El dinero chino construyó sus puertos y ferrocarriles, y China ahora opera instalaciones portuarias allí e instaló su primera base militar en el extranjero en suelo yibutiano.

Esa base se encuentra directamente sobre el estrecho de Bab el-Mandeb, la puerta de entrada entre el mar Rojo y el canal de Suez, una de las vías navegables más estratégicas del planeta.

Zambia es la segunda advertencia.

Cargada de préstamos de la Franja y la Ruta, se convirtió en la primera nación africana en incumplir el pago de su deuda soberana, debiendo aproximadamente 6,400 millones de dólares a prestamistas chinos, con agencias de calificación advirtiendo que sus minas de cobre podrían terminar como moneda de cambio.

El patrón tiene un modelo famoso fuera de África: Sri Lanka, que entregó su puerto de Hambantota a una empresa china con un arrendamiento de 99 años cuando el dinero se agotó.

Estos son los hechos y el contexto relevante.

Lo que sigue es nuestra evaluación de lo que esta rivalidad significa, para África y para Estados Unidos.

Nuestra evaluación: la nueva Guerra Fría global

Durante un siglo, las potencias coloniales europeas dictaron la política y la economía de África. Hoy la contienda es Washington contra Pekín, con Moscú como un tercer actor más pequeño y disruptivo.

Los actores cambiaron. El premio no.

El historial de Estados Unidos en África no siempre ha sido el mejor.

En Ghana, la empresa estadounidense Newmont construyó la mina de oro de Ahafo, desplazando a muchos agricultores locales, y un derrame de cianuro en 2009 generó críticas de los reguladores ghaneses y una multa multimillonaria.

La inversión responsable requiere más que buenas intenciones. Requiere transparencia y rendición de cuentas real ante las comunidades involucradas.

Pero el enfoque estadounidense actual luce diferente, y mejor.

El modelo estadounidense que está surgiendo en África no es solo extracción. Es procesamiento e industria en suelo africano.

La Corporación Financiera de Desarrollo Internacional de Estados Unidos (DFC), que no debe confundirse con USAID, ahora cerrada, comprometió 50 millones de dólares en 2023 para una planta de procesamiento de tierras raras en Phalaborwa, Sudáfrica, financiamiento que la administración actual ha mantenido en marcha.

La DFC también respalda el proyecto de tierras raras de Pensana en Angola y el proyecto Songwe Hill de Mkango en Malaui, ambos con acuerdos de financiamiento técnico firmados en 2024 y 2025.

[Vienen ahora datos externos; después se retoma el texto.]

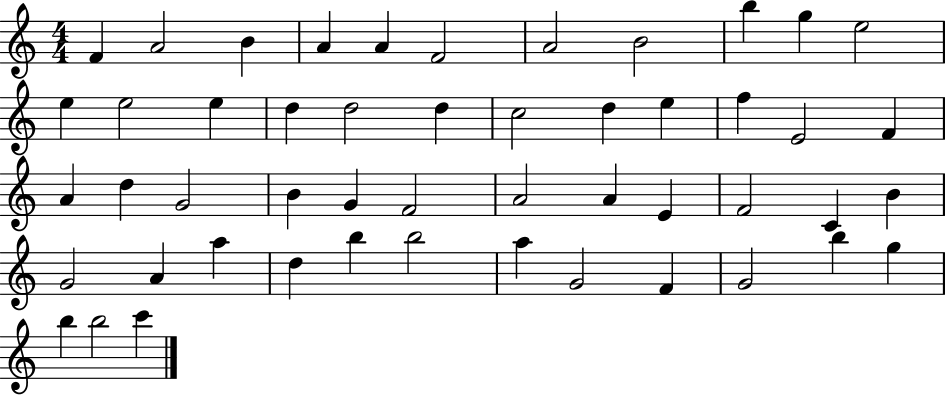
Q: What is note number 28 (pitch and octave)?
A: G4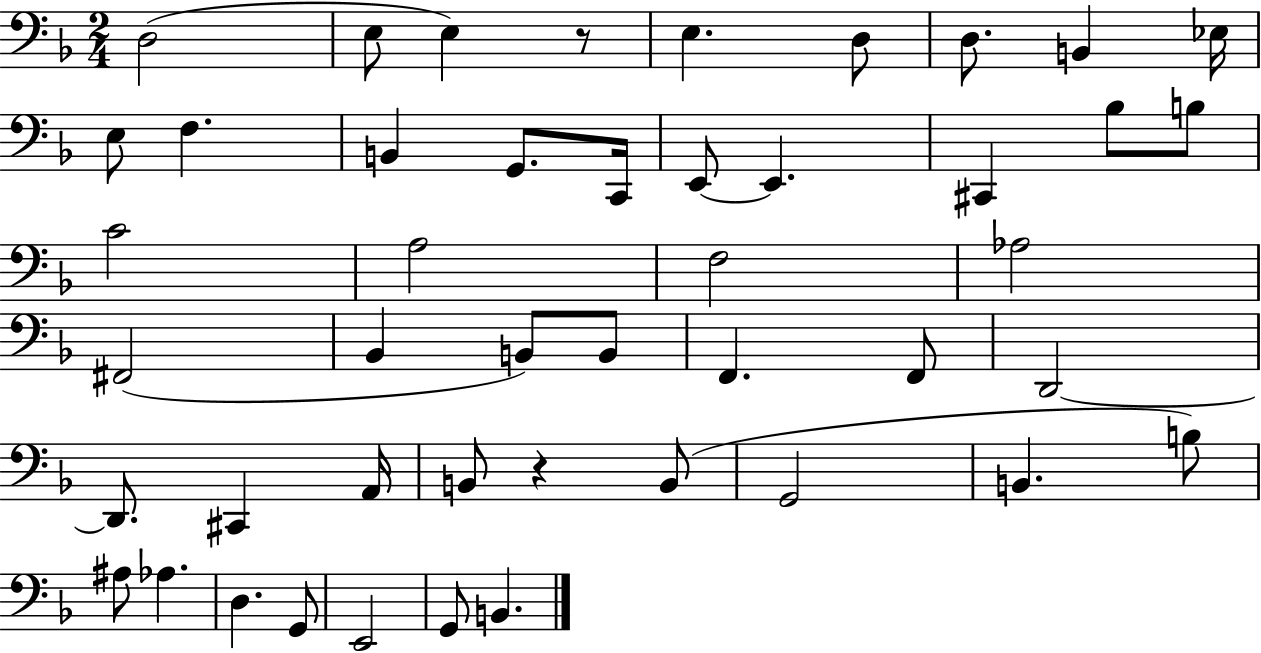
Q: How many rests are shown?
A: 2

El procesamiento en suelo africano significa empleos africanos a largo plazo, industria africana en crecimiento y valor africano que se queda en África.

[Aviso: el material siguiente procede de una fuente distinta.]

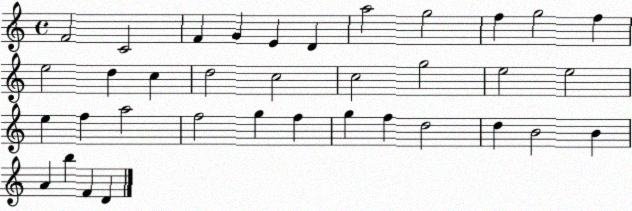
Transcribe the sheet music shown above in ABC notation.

X:1
T:Untitled
M:4/4
L:1/4
K:C
F2 C2 F G E D a2 g2 f g2 f e2 d c d2 c2 c2 g2 e2 e2 e f a2 f2 g f g f d2 d B2 B A b F D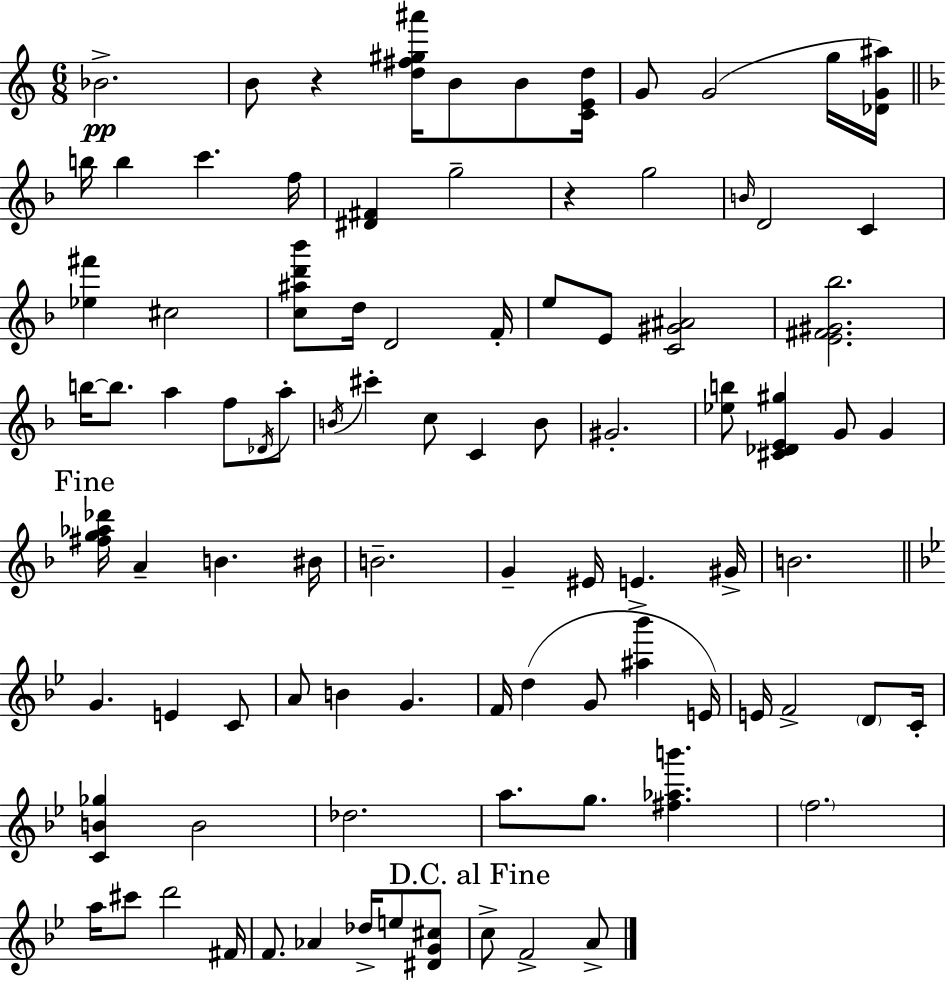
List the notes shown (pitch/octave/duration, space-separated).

Bb4/h. B4/e R/q [D5,F#5,G#5,A#6]/s B4/e B4/e [C4,E4,D5]/s G4/e G4/h G5/s [Db4,G4,A#5]/s B5/s B5/q C6/q. F5/s [D#4,F#4]/q G5/h R/q G5/h B4/s D4/h C4/q [Eb5,F#6]/q C#5/h [C5,A#5,D6,Bb6]/e D5/s D4/h F4/s E5/e E4/e [C4,G#4,A#4]/h [E4,F#4,G#4,Bb5]/h. B5/s B5/e. A5/q F5/e Db4/s A5/e B4/s C#6/q C5/e C4/q B4/e G#4/h. [Eb5,B5]/e [C#4,Db4,E4,G#5]/q G4/e G4/q [F#5,G5,Ab5,Db6]/s A4/q B4/q. BIS4/s B4/h. G4/q EIS4/s E4/q. G#4/s B4/h. G4/q. E4/q C4/e A4/e B4/q G4/q. F4/s D5/q G4/e [A#5,Bb6]/q E4/s E4/s F4/h D4/e C4/s [C4,B4,Gb5]/q B4/h Db5/h. A5/e. G5/e. [F#5,Ab5,B6]/q. F5/h. A5/s C#6/e D6/h F#4/s F4/e. Ab4/q Db5/s E5/e [D#4,G4,C#5]/e C5/e F4/h A4/e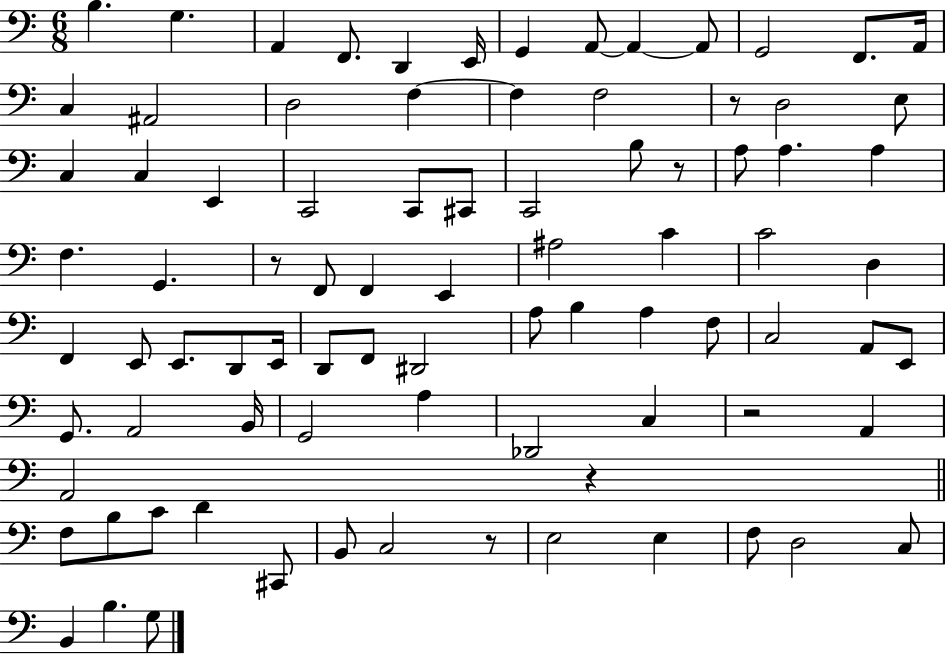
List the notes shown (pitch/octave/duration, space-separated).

B3/q. G3/q. A2/q F2/e. D2/q E2/s G2/q A2/e A2/q A2/e G2/h F2/e. A2/s C3/q A#2/h D3/h F3/q F3/q F3/h R/e D3/h E3/e C3/q C3/q E2/q C2/h C2/e C#2/e C2/h B3/e R/e A3/e A3/q. A3/q F3/q. G2/q. R/e F2/e F2/q E2/q A#3/h C4/q C4/h D3/q F2/q E2/e E2/e. D2/e E2/s D2/e F2/e D#2/h A3/e B3/q A3/q F3/e C3/h A2/e E2/e G2/e. A2/h B2/s G2/h A3/q Db2/h C3/q R/h A2/q A2/h R/q F3/e B3/e C4/e D4/q C#2/e B2/e C3/h R/e E3/h E3/q F3/e D3/h C3/e B2/q B3/q. G3/e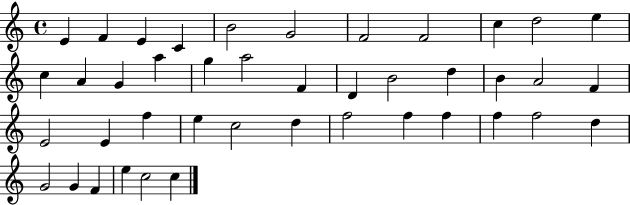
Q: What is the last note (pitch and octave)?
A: C5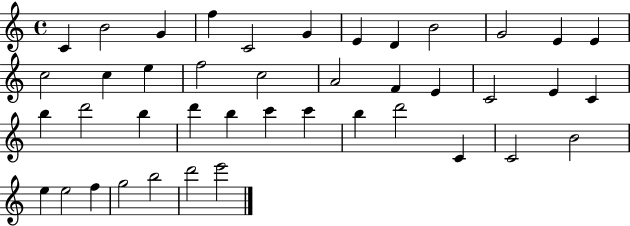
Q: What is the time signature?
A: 4/4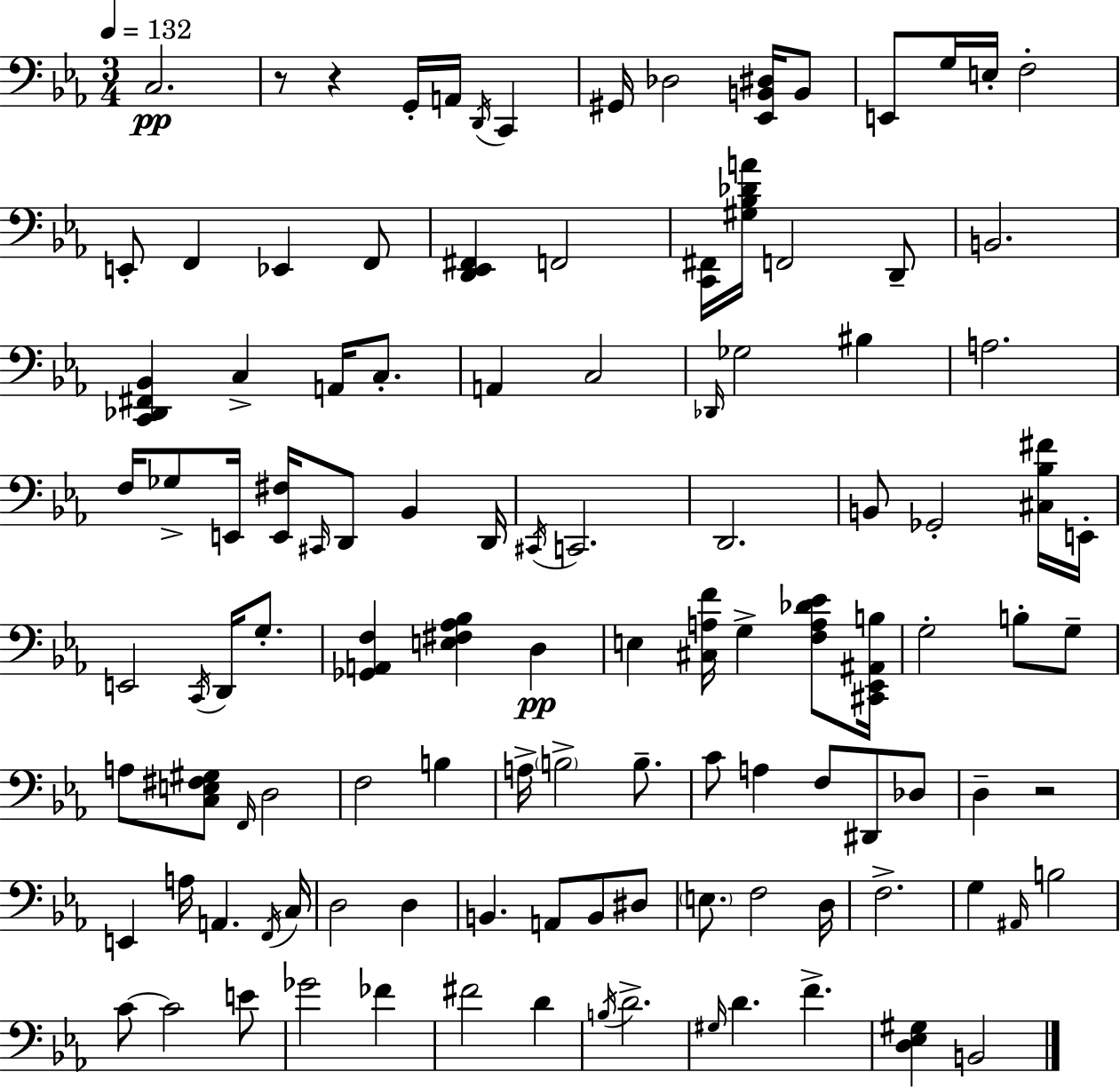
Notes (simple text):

Esa es la verdadera diferencia entre los dos modelos. China construye carreteras para sacar minerales. Estados Unidos, en su mejor versión, construye fábricas que mantienen el valor dentro.

El desarrollo de África es interés de Estados Unidos

Aquí en Chomcho, creemos que un África estable y próspera no es caridad. Es interés propio de Estados Unidos, y ambos objetivos se fortalecen mutuamente.

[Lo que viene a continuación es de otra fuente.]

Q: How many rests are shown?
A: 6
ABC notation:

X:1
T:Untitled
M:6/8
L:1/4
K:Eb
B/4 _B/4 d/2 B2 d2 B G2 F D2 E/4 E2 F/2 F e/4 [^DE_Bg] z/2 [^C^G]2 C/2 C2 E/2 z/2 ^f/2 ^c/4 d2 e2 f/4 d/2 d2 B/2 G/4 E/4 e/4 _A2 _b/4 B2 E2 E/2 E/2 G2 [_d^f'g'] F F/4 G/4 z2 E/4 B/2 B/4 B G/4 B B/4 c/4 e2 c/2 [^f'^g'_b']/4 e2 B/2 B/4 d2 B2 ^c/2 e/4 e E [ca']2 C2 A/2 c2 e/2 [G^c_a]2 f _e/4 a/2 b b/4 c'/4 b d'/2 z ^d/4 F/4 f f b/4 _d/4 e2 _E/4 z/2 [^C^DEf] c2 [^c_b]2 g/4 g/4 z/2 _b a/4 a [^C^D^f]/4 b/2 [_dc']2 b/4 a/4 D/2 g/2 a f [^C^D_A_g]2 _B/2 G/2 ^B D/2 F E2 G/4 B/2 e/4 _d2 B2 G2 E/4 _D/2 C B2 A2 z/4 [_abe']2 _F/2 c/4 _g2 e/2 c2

Moralmente, los cristianos estadounidenses tienen todas las razones para estar del lado de África: un continente joven y creyente cuyas iglesias están llenas mientras las de Europa permanecen vacías, y donde los cristianos sufren persecución que merece nuestra voz y nuestra solidaridad.

En la práctica, los beneficios son concretos.

Un África próspera significa menos presión migratoria sobre Europa y Occidente.

Significa rutas marítimas seguras en el este de África, el mar Rojo y el Mediterráneo, en lugar de bases militares chinas custodiando los puntos de estrangulamiento.

Y también significa un continente de 2,500 millones de personas, rico en los minerales que el mundo entero necesita, que no cae en manos de Pekín y Moscú por inercia.

El ascenso de África y la seguridad de Estados Unidos no son rivales.

Son socios a la espera de unirse, ¡y esta vez Washington parece entenderlo!